Horatio gets out of his car, a red Corvette if past stories are to be believed, (they should not), staggering under the weight of a dozen boxes. His hands thus occupied, Horatio uses his as-believable-as-that-Corvette martial arts skills to kick open the door without leaving so much as a scratch on the frame.
“Hey, guys, guys, (Horatio is woke-as-fuck and uses ‘guys’ for both genders, because he is also a moron), it’s Super Sunday and guess who just cleaned out all the paczkis
from old lady Stanislaus’s bakery! We got raspberry, blueberry, for some reason prune, cre…”

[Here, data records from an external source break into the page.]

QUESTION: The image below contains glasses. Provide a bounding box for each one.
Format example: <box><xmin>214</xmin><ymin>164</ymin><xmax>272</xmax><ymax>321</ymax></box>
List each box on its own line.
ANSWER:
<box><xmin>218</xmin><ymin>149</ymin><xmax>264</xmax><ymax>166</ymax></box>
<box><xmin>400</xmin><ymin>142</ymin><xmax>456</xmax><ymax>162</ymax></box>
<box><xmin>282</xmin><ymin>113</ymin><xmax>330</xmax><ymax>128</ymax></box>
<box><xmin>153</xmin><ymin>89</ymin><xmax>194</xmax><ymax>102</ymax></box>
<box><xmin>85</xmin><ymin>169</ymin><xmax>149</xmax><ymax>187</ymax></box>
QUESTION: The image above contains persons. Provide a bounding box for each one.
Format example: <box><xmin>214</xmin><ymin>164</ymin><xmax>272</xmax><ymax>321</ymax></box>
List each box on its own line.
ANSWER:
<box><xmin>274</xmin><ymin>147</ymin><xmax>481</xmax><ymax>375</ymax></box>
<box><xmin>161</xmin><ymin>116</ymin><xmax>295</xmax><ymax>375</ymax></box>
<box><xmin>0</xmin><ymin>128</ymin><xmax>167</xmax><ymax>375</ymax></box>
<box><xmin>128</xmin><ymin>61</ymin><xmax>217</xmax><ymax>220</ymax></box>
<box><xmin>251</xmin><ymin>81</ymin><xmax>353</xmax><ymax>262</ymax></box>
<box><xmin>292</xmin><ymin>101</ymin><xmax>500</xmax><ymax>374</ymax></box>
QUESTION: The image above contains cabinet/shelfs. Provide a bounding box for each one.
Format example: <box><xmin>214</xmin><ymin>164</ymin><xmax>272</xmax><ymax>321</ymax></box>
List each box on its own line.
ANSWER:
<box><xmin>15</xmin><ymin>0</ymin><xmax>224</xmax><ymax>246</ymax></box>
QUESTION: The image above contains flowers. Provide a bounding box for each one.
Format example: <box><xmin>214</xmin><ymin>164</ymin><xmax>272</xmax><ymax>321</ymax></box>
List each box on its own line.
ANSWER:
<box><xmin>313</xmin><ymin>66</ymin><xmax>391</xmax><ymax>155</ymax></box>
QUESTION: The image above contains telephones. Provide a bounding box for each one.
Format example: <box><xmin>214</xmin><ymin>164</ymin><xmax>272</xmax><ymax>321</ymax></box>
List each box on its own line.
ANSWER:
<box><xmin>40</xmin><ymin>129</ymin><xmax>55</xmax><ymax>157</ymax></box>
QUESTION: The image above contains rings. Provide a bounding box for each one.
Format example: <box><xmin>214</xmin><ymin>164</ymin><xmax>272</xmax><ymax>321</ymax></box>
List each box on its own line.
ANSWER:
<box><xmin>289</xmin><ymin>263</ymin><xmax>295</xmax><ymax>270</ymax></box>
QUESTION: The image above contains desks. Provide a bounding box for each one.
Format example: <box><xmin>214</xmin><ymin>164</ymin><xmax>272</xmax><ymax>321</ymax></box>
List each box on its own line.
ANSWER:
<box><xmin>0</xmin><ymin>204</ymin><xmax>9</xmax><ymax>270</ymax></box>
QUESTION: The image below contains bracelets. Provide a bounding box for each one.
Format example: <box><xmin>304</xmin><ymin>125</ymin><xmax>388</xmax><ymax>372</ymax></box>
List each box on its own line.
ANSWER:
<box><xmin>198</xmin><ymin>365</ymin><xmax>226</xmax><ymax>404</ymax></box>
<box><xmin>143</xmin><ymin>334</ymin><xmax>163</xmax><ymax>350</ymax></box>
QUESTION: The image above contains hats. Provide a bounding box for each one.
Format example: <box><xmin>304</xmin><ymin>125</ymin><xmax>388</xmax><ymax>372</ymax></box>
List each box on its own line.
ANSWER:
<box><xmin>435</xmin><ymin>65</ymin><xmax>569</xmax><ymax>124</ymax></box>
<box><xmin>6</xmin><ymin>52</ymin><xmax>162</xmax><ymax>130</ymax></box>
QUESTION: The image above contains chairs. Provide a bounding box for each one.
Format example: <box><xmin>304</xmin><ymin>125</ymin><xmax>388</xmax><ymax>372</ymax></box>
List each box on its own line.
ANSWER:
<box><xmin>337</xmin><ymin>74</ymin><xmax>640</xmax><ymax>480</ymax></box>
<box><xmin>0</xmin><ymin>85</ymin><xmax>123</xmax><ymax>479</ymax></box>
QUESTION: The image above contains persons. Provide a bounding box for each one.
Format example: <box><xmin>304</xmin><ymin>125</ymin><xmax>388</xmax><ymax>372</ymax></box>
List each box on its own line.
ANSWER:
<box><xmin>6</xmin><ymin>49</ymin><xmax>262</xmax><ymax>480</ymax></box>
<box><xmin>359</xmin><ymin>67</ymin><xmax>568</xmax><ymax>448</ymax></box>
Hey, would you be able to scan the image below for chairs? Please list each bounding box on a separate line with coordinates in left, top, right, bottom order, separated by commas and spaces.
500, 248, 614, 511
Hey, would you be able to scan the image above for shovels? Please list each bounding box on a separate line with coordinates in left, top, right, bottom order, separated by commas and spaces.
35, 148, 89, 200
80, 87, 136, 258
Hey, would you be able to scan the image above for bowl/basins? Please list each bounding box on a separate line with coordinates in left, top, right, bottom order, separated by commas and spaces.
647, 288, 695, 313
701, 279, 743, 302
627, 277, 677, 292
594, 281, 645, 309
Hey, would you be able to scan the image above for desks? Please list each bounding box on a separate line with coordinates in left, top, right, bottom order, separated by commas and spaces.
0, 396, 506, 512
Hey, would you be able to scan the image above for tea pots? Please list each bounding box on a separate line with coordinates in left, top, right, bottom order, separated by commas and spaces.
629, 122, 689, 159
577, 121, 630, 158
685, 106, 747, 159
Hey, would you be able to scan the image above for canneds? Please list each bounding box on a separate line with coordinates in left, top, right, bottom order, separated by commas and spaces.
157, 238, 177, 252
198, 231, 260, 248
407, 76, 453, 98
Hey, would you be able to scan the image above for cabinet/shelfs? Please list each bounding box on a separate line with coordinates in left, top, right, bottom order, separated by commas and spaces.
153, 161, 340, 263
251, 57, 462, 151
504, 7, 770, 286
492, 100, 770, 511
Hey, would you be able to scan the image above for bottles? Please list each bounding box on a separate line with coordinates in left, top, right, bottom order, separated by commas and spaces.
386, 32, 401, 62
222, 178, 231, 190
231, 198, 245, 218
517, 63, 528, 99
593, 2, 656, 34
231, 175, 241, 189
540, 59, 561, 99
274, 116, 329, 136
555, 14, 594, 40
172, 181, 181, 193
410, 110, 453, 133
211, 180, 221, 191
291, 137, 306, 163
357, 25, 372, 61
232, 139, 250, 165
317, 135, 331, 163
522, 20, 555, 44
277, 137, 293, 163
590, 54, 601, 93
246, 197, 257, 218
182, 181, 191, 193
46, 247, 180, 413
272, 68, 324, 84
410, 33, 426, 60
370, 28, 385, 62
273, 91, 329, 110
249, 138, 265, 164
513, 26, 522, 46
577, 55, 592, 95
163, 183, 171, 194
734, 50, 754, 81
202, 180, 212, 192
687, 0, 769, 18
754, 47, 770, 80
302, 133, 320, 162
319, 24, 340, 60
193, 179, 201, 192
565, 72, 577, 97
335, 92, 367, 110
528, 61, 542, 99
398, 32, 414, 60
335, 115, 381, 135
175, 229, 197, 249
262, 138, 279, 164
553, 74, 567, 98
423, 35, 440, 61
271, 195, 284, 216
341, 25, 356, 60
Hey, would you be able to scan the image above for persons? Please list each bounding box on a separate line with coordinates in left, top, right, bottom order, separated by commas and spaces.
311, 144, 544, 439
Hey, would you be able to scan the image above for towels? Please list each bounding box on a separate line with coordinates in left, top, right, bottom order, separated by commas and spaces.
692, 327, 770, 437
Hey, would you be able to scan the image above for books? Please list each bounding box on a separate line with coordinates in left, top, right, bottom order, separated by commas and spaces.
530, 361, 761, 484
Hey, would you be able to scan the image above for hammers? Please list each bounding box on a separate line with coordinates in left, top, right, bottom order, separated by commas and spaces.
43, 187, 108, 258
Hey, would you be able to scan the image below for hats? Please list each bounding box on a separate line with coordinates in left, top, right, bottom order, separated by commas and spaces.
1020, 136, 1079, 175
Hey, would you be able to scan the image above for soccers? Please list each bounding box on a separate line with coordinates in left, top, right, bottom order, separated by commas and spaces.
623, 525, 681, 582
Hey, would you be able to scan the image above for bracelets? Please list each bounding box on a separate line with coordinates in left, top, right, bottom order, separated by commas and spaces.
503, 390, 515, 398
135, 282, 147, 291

Horatio realizes that he’s talking to no one. Despite it being Super Sunday, the Highest of Holy Days for DFO, the clubhouse is empty. It looks like the place has been trashed. Furniture is tipped over, beer cans and liquor bottles are everywhere, a dank smell is in the air, and yesterday’s Wall Street Journal is neatly folded on the kitchen table, unread.
You know, the usual.
“Ah fuck, I’m the first one here. I thought I slept in at least long enough for Yeah Right to have been fucking around in the kitchen. I’ll just start tidying up.”
Horatio grabs a vacuum and starts running it over broken glass. Your first prop bet is how long before the vacuum explodes, which is a trick question because Zymm modified it. He pauses and picks up a stained, torn piece of paper. “Oh, Scotchy’s notes. God I hope that’s deer blood. Better post it before everyone gets here.”
SCHEDULE
ESPN 10:00-2:00 Post Season NFL Countdown. Sean McVay Joins the panel to preview the Super Bowl, and you’re out of your fucking mind if you watch this.
2:00-4:00 The USA Women’s basketball team slaughters Louisville
4:00-5:30 Women’s College Gymnastics, Auburn vs. Georgia.
Everything After 5:30- Some stuff about Wilder-Fury 2 wrapped around a tribute to Kobe. No one will watch
ABC
2:00-4:30 NBA Basketball, Pelicans at Rockets. Will Zion’s knee explode? Will an advanced civilization of tiny elves leap out of James Harden’s beard and save humankind? Tune in and find out!
CBS
12:00-1:00 PBR Bull Riding. Fuck and yes.
1:00-3:00 College Basketball Georgetown at St. John’s, in a game that would have meant something 30 years ago.
3:00-6:00 That drunkass golf tournament in Phoenix
FOX
12:00-6:30 Various pregame shows, at least some of which will involve Skip Bayless. Go outside. It looks like a nice day.
6:30-10:00 A football game takes place during breaks between high-priced commercials. The only real question is whether Otto will find his way to the Clubhouse. He won’t.
NBC
12:30-3:00 NHL Hockey Pittsburgh Penguins at Washington Capitals.
3:00-4:00 FIS Snowboarding World Cup. Settle in with a cup of cocoa and bitch to yourselves about why these millennials can’t find pants that fit.
4:00-6:00 NBC grasps for the female and your unmarried-uncle-who-cuts-hair demographic with a figure skating exhibition of some sort.
Animal Planet
3:00-6:00ish-Puppy Bowl Come on. You know you want to.